Task to carry out: Resume the essay on the Iran nuclear agreement, continuing on from its final sentence.

Extract to read:
════════════════════
Sticking with the 2015 Joint Comprehensive Plan of Action, the Iran nuclear agreement

December 5, 2017

JOPAC was the multi-national 2015 Joint Comprehensive Plan of Action, known as the Iran nuclear agreement. I’m happy to say that I’ve never been closer to nuclear weapons than listening to my chemistry professor, himself part of the Manhattan Project that created the first A-bomb, talking about them. My cousin Mimi worked at the Oak Ridge National Laboratory but all she could tell me was that she was there. Happily she lived into her 90s. But I have had some experience in Iran.

I was teaching at Pahlavi University, now called something else. Someone was sent to oversee the University. We were all warned to stay away from him. He wasn’t trustworthy. But this brash yours truly thought he knew better so I called on him. He was an economist. I had an article about the difference between Iranian and Turkish economic success to show him. He was of course interested.

Suddenly no one would talk with me. Not a word. I finally cornered someone and insisted he tell me why. He accused me of having called all Iranians liars. I remembered that on the first page of the article, Harvard Prof. David McClelland, with whom I had corresponded, criticized vague and unscientific statements about Iran like “All Iranians are liars.” McClelland set out to study Iran much more precisely. The young man I had cornered had good enough English that he understood exactly what had happened. All of a sudden people talked to me again – as if nothing had ever happened.

Would it have been better if I’d followed orders? Probably but it didn’t hurt that I had exposed the distortion of what I had said. Just as clearly, lots of people there took truth seriously.
════════════════════
Source data:
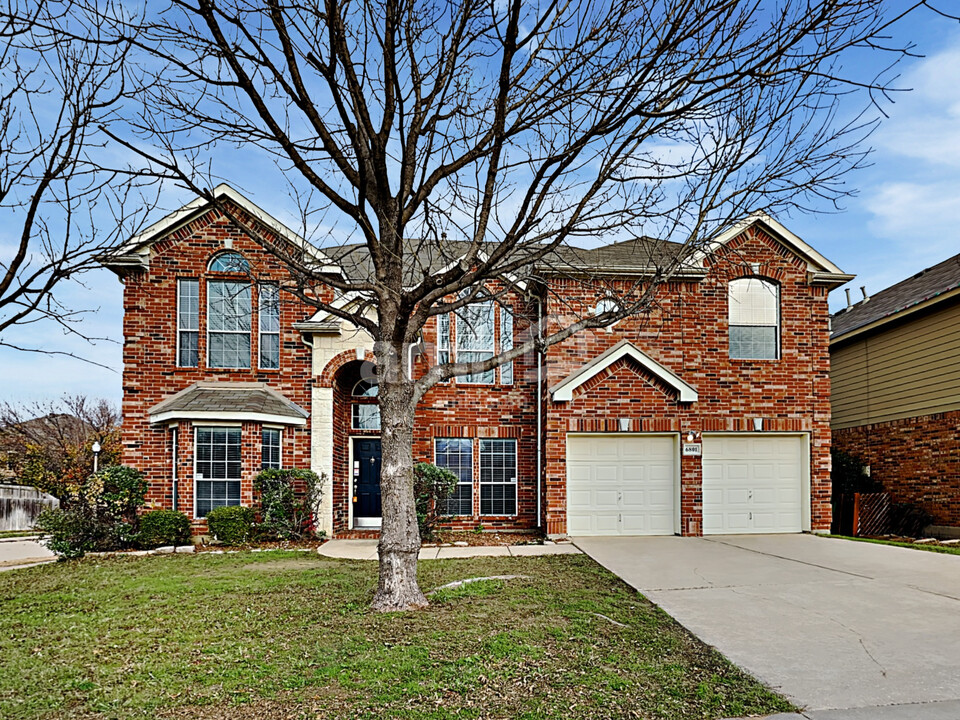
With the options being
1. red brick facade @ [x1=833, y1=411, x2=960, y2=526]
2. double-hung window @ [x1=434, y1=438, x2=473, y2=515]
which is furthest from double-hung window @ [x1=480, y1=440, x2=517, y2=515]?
════════════════════
Response:
Iran is a negotiating culture. You negotiate over everything, from carpets to the seams in a coat you’re having made. When I was getting ready to leave, I sat down with a Persian friend to sell him some of my record collection. He assumed I wouldn’t negotiate but would name fixed prices. I assumed he would negotiate so I asked for more than I wanted. When I realized what had happened, I reverted and gave him the records for much less than we’d agreed. Neither of us wanted to take advantage of the other. But if he’d negotiated as expected, I would never have thought him a liar. It’s just about conforming to culture and how things are done.

The Peace Corps Iran Association, or PCIA, composed of people like myself who served over there, has taken the position that “the Iran nuclear agreement [was a] historic and … excellent example of the success of diplomacy to resolve a major, contentious issue that threatened regional and world peace. As has been certified by the International Atomic Energy Agency … tasked … in the agreement to monitor and verify Iran’s compliance … Iran is abiding by the agreement. United States security agencies have confirmed the IAEA assessment.”

PCIA “urges the United States and Iran, along with the other parties to the agreement, to continue to uphold and abide by the agreement and to take no action that would violate the agreement.” PCIA concluded that both the United States and Iran should keep their word. Incidentally, Ambassador John Limbert, who was one of the U.S. Embassy hostages held for a year and a half, instead of being filled with bitterness and reaching cavalier conclusions about the country, told us at a recent conference of former Peace Corps Volunteers who served there, that he too, urges that we stay the course.

— This commentary was broadcast on WAMC Northeast Report, December 5, 2017.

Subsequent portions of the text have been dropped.